THE SAND MASTER!
Oddly enough the Explorer rose to the head of the pack in the conditions where you’d least expect it – in deep sand. Here, with the traction control off, and having popped a couple of brave pills, you could rev the proverbial nuts off the triple and it would fly along, the motor and sheer weight beating the sand into submission. It was a touch do or die – not what you might call a sustainable modus – but fact was the Explorer could handle it, the front didn’t tuck or dive, and for as long as you could keep the throttle pinned it would stamp its authority. Given also the howl from the exhaust it made for quite a visual and aural display, vastly flattering the rider, impressing the locals!
The Explorer also proved itself tough. Dropped into deep muddy waters – like knee deep when stood on the pegs – it would motor solidly through and all the mud, silt and water it simply shrugged off, with no resultant electrical issues. And once you got the hang of the highish centre of gravity you could ride it trials style around obstacles too. It took a serious amount of alluvial carnage to stop it. And when dropped, twice I think, it survived without damage – no doubt thanks in some part to the Touratech bars and panniers.
By the end of the ride I’d totally bonded with the Explorer, loved it like a brother you could say. It’s not perfect (who or what is?) but the fact it’s something so different, so individual, adds to its appeal. And when it matches a GS punch for punch on the trails you have to give it credit. I was struggling to make anything like a list of ‘hates’ or shortcomings by the end of the ride. I’m not a fan of cast wheels on adventure bikes, but Triumph have addressed this with the latest model with wire spokes (on the XC models) just like everyone else. I didn't appreciate the fiddly electronics controls, but these too have been comprehensively rethought and redesigned on the latest – and so now the bike remembers your settings.

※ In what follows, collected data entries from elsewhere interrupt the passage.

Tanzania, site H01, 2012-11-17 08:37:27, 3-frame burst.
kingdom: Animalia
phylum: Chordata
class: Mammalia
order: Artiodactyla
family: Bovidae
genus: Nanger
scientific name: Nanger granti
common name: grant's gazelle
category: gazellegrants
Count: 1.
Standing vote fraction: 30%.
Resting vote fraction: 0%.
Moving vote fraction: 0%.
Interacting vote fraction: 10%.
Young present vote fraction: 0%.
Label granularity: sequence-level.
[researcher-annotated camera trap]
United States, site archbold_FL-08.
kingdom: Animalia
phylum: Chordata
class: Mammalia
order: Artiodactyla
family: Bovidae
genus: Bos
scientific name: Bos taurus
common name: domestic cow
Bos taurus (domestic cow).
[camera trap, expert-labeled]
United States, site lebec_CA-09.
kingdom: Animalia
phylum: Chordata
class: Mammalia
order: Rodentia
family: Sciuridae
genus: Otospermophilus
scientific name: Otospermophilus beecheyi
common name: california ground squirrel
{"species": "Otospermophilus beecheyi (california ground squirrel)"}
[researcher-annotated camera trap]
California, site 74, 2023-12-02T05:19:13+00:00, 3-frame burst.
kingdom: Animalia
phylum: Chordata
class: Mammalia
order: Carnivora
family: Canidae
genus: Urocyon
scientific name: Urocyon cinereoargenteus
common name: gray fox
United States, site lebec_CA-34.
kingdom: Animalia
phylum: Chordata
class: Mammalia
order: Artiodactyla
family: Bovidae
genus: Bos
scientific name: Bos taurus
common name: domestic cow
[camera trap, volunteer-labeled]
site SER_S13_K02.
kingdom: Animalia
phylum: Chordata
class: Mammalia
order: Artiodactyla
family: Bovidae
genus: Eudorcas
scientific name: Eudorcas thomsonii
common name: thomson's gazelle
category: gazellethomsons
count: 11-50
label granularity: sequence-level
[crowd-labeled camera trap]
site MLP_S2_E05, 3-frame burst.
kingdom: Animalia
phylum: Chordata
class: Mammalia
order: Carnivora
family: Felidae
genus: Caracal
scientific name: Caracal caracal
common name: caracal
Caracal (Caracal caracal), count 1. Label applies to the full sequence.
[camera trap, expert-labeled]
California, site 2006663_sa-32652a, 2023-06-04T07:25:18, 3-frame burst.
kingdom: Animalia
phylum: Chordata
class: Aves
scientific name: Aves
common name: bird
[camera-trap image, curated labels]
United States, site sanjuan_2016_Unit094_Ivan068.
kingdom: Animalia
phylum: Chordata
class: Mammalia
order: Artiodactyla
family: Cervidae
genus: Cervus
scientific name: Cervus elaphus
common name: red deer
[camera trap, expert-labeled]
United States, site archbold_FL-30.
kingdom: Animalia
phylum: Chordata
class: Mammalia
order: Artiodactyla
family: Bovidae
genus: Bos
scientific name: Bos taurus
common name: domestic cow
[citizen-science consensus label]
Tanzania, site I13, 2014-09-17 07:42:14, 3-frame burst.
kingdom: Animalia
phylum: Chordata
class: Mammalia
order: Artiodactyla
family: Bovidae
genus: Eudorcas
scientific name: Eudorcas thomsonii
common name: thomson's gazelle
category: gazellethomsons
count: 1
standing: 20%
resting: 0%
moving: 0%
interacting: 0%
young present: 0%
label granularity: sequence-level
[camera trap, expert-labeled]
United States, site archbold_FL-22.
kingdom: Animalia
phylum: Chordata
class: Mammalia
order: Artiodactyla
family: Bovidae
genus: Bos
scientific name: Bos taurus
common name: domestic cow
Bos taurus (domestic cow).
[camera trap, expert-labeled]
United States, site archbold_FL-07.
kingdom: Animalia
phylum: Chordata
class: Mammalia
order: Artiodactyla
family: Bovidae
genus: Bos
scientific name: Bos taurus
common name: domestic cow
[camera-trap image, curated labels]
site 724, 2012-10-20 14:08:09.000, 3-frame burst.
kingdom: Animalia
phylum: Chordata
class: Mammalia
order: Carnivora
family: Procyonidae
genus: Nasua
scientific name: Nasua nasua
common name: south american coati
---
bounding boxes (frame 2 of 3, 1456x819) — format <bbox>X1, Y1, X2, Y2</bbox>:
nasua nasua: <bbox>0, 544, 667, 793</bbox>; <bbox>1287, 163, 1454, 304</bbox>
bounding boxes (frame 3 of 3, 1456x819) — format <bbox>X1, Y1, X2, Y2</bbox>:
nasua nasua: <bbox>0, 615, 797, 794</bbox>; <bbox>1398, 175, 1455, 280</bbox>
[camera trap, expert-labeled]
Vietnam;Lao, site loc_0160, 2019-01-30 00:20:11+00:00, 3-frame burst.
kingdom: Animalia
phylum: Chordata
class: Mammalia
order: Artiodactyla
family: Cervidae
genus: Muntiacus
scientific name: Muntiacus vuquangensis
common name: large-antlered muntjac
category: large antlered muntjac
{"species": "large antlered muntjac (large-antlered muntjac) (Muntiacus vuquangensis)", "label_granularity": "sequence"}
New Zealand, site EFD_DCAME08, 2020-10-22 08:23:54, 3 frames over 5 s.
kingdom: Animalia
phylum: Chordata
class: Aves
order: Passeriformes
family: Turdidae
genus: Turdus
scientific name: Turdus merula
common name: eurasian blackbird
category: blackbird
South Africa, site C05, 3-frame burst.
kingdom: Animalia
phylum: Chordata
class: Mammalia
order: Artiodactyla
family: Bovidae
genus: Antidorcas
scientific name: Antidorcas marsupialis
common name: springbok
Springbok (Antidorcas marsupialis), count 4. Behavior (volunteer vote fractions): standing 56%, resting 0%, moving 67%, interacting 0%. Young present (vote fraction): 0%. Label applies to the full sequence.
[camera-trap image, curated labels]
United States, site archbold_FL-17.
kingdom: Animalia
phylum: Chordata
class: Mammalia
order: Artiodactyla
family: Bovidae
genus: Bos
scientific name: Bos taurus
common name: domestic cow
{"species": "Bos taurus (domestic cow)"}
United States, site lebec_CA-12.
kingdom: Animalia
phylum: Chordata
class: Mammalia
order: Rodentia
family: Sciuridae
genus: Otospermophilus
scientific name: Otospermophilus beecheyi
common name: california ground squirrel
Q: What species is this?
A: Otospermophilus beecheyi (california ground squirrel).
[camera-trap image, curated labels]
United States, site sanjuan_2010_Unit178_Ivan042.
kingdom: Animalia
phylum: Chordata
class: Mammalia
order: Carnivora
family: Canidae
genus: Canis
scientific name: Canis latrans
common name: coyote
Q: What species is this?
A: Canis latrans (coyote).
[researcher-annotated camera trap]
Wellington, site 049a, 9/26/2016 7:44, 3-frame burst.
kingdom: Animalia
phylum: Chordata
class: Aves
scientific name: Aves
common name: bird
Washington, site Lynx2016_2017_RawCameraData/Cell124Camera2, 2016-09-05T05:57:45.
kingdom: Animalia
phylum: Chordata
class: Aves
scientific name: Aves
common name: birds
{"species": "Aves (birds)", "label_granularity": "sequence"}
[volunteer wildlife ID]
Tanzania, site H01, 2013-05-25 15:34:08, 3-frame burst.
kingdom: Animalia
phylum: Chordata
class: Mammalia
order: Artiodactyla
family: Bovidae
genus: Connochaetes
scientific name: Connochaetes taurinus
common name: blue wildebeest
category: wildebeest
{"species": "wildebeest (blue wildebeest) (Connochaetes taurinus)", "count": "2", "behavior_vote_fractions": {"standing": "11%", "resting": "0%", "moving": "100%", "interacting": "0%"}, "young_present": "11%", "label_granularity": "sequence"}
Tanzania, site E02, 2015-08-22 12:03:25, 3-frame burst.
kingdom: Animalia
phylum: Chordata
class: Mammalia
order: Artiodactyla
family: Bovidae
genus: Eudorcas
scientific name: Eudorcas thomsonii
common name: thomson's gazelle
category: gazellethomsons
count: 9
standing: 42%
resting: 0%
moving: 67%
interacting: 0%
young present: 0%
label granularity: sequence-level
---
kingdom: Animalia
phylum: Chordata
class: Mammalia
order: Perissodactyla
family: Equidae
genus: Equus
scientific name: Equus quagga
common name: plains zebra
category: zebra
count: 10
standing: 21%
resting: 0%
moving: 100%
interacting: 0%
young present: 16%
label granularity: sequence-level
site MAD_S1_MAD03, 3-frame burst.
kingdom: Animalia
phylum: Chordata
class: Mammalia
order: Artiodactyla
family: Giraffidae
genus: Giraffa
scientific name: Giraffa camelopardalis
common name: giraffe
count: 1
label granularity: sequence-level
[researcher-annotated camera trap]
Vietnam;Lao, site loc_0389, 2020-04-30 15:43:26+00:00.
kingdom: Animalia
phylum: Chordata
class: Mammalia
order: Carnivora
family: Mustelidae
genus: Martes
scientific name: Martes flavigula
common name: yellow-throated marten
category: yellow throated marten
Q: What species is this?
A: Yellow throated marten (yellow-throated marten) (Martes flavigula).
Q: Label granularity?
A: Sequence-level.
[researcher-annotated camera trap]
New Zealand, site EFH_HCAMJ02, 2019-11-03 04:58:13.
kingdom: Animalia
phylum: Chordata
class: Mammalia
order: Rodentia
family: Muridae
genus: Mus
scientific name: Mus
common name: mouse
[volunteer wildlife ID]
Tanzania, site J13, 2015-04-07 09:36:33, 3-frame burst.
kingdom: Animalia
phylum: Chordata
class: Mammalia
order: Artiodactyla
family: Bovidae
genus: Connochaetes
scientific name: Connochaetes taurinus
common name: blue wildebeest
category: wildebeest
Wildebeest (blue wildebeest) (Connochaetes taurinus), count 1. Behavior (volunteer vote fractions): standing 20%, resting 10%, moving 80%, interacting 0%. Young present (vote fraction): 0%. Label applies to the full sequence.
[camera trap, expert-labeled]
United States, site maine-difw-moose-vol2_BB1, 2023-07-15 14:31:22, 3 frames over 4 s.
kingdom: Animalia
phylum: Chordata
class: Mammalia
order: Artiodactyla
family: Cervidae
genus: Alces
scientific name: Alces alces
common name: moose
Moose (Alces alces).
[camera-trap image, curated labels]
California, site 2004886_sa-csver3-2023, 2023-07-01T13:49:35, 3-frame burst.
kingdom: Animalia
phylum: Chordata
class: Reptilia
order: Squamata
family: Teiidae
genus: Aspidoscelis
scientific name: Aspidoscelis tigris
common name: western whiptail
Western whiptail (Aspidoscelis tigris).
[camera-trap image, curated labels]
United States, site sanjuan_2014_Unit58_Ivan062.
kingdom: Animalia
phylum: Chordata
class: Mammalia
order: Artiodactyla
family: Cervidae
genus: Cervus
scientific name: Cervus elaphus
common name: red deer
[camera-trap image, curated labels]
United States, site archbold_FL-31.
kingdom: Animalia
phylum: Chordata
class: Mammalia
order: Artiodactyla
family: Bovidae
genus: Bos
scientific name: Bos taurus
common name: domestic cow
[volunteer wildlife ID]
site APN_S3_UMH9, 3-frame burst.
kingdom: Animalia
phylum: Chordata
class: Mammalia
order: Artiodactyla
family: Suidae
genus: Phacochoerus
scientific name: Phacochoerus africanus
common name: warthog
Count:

Yep, against all my pre-conceptions, the Triumph won me over. I loved it and never once felt short-changed, didn’t find myself wishing I was riding one of the other bikes here. It stood shoulder to shoulder with the best and was never found wanting. And of course, the more it proved itself, the more I warmed to its looks. The Continental offerings might look more dashing, be more integrated, or come with serious pedigree, but the Triumph’s brutish attitude, ands sheer willingness, has its attractions. From being a bike I wasn’t ready to take seriously, I’ve got to give the Explorer 1200 a solid endorsement, it in fact feels and responds like a proper dirt bike, albeit a super-heavy one. And for that reason, it is an authentic adventure bike.